Investors may seek to protect certain risks when conditions - prices - are favorable. For example, overall stock market risk may be reduced by selling index futures. Other examples given are hedging the exposure of interest rate sensitive stocks by selling short interest rate futures, reducing the price risk of commodity-sensitive stocks by selling metal futures or hedging the foreign currency risk of heavy importers of materials. But investors should bear in mind that "hedges can be expensive to buy and time-consuming to maintain, and overpaying for a hedge is as poor an idea as overpaying for an investment."
"In my view, investors should usually refrain from purchasing a "full position" (the maximum dollar commitment they intend to make) in given security all at once. Those who fail to heed this advice may be compelled to watch a subsequent price decline helplessly, with no buying power in reserve. Buying a partial position leaves reserves that permit investors to "average down," lowering their average cost per share, if prices decline. Evaluating your own willingness to average down can help you distinguish prospective investments from speculations. If the security you are considering is truly a good investment, not a speculation, you would certainly want to own more at lower prices. If, prior to purchase, you realize that you are unwilling to average down, then you probably should not make the purchase in the first place."

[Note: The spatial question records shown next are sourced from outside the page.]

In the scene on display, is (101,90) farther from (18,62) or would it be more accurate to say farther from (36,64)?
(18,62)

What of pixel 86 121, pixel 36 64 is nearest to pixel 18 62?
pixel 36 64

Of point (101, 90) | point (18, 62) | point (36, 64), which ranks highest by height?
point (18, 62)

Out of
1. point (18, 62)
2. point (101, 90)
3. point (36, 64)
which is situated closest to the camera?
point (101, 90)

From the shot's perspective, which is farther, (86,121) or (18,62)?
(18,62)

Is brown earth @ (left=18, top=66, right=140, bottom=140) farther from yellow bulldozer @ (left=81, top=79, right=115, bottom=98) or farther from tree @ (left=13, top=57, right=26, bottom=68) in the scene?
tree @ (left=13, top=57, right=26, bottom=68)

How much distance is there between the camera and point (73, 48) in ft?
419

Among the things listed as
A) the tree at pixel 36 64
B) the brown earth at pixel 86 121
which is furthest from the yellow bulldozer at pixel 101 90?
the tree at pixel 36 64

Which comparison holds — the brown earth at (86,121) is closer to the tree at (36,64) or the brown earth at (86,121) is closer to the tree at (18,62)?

It's easier to buy than to sell, because, for one, it's hard to know exactly what a security is worth. Also, "as the market price appreciates, ... safety margin decreases; the potential return diminishes and the downside risk increases." To deal with this difficulty, some investors set to return, price, and multiple targets designed to trigger selling out of positions. But "decisions to sell must be based on underlying business value." Liquidity may also influence selling: whenever liquidity is a constraint, finding a willing and able buyer for the position may anticipate the timing for a sell. Investors have to refrain, however, from setting tight stop-loss orders just below cost. "Although this strategy may seem an effective way to limit downside risk, it is, in fact, crazy Instead of taking advantage of market dips to increase one's holdings, a user of this technique acts as if the market knows the merits of a particular investment better than he or she does."
Kiko's notes: Seth Klarman offers no rule of thumb for selling, as he does for buying. He hints, nonetheless, that being fundamentally driven, vis-a-vis setting artificial triggers, is the way to go.
Lastly, the author highlights the importance of having the right broker working for you: one that is willing to put the customer-broker partnership in front of his immediate interests. He hints that being a relevant customer in terms of revenues helps, as well as using a broker that has a good level of influence within his or her firm, enabling you access to analysts and experts, and one that is not too successful as to not work hard for your account.
Key Ideas from Chapter 14
1. Portfolio management is an integral part of any investment framework
2. Portfolio management comprises portfolio construction, trading, and monitoring
3. Good portfolios are correctly diversified, hedged, and have a good liquidity profile
4. When trading, you should aim at building positions (buying) gradually, so as to be able to average down on prices
5. When selling, refrain from artificial selling triggers, and instead aim at selling when a good portion of the value is realized
6. Choose your broker wisely
Thanks a lot for sticking with me.
Kiko, Thank you so much for the book summary and the time you've put into creating a perfect summary. Wonderful!